Finding God Through Yoga by Neumann David J.;

Finding God Through Yoga by Neumann David J.;

Author:Neumann, David J.;
Language: eng
Format: epub
Publisher: University of North Carolina Press
Published: 2019-02-27T16:00:00+00:00


JESUS CHRIST AS PERFECT YOGI

Despite Yogananda’s long efforts on behalf of “the Hindu Bible,” it was not his most remarkable project as a leader of the global interfaith movement. That honor belongs instead to a regular column entitled The Second Coming of Christ. The series began in May 1932, ran through July 1942, and included 118 installments.117 A commentary on the life and teachings of Jesus as presented in the New Testament, this series clearly showed Yogananda’s deep interest in Jesus and his desire to draw connections between Christianity’s founder and yogic truth.

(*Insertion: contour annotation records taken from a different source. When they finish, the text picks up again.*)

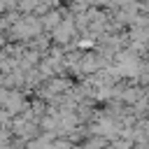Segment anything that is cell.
<instances>
[{
	"mask_svg": "<svg viewBox=\"0 0 149 149\" xmlns=\"http://www.w3.org/2000/svg\"><path fill=\"white\" fill-rule=\"evenodd\" d=\"M147 149H149V147H147Z\"/></svg>",
	"mask_w": 149,
	"mask_h": 149,
	"instance_id": "6da1fadb",
	"label": "cell"
}]
</instances>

The Second Coming epitomized Yogananda’s version of Hindu-Christian syncretism, a thoroughly inclusivist effort to interpret Jesus and Christianity in light of universal Hindu truth. The title of the series already hinted at Yogananda’s legerdemain. In Christian parlance, the Second Coming traditionally identified the apocalyptic return of the resurrected Jesus to earth in the last days. Christian liberals had generally spiritualized Jesus’s return and often avoided Second Coming language, but fundamentalists, evangelicals, and Pentecostals generally continued to anticipate Christ’s literal return. But Yogananda meant something quite different by his use of the term: the yoga disciple’s full experience of self-realization, which he often termed Christ Consciousness. This was a “Second Coming” in which the believer no longer expected to encounter Jesus but aspired to eventually become Jesus. Through his commentary, Yogananda sought to reach a wide group of Americans, some only loosely tied to the Christian tradition but who retained a sense of reverence for Jesus and the Bible. He wanted to show that Yogoda was not antithetical to Christianity but rather the substance of which Christianity was merely the shadow. In seeking to understand Jesus in light of Hinduism, Yogananda was following the well-trod path taken by many modern Hindu thinkers. Contemporaries such as Vivekananda, Ramakrishna, Sarvepalli Radhakrishnan, and Sri Aurobindo devoted some attention to evaluating Christianity and Jesus. Though their approaches and the level of attention they devoted varied, they all basically distinguished between Jesus, whom they viewed favorably, and Christianity, which they uniformly criticized.118

A commentary on the Gospels was a bolder strategy than his exegesis of the Gītā. There, Yogananda delved deeply into an ancient Hindu text to explain esoteric truths. Here, he aggressively reinterpreted the core of the Christian Bible as Hindu truth. The closest parallel to The Second Coming is P. C. Mozoomdar’s 1883 The Oriental Christ, which follows Jesus’s career from baptism through the Crucifixion and Resurrection, drawing connections to Indian traditions. But Mozoomdar’s Jesus is still recognizable as the figure from the Gospels.119 How did Yogananda defend this hermeneutical move? He warned about the danger of literal biblical interpretation, which had “caused great havoc,” and instead advocated “intuitional perception of truth.”120 As one SRF monk, Brother Bernard, explained to an unconvinced newcomer, through meditation, Jesus is “becoming a living reality for people—a being with whom they can commune, instead of one whom they merely read about in the Bible. This was what Jesus meant when he said that he would come again.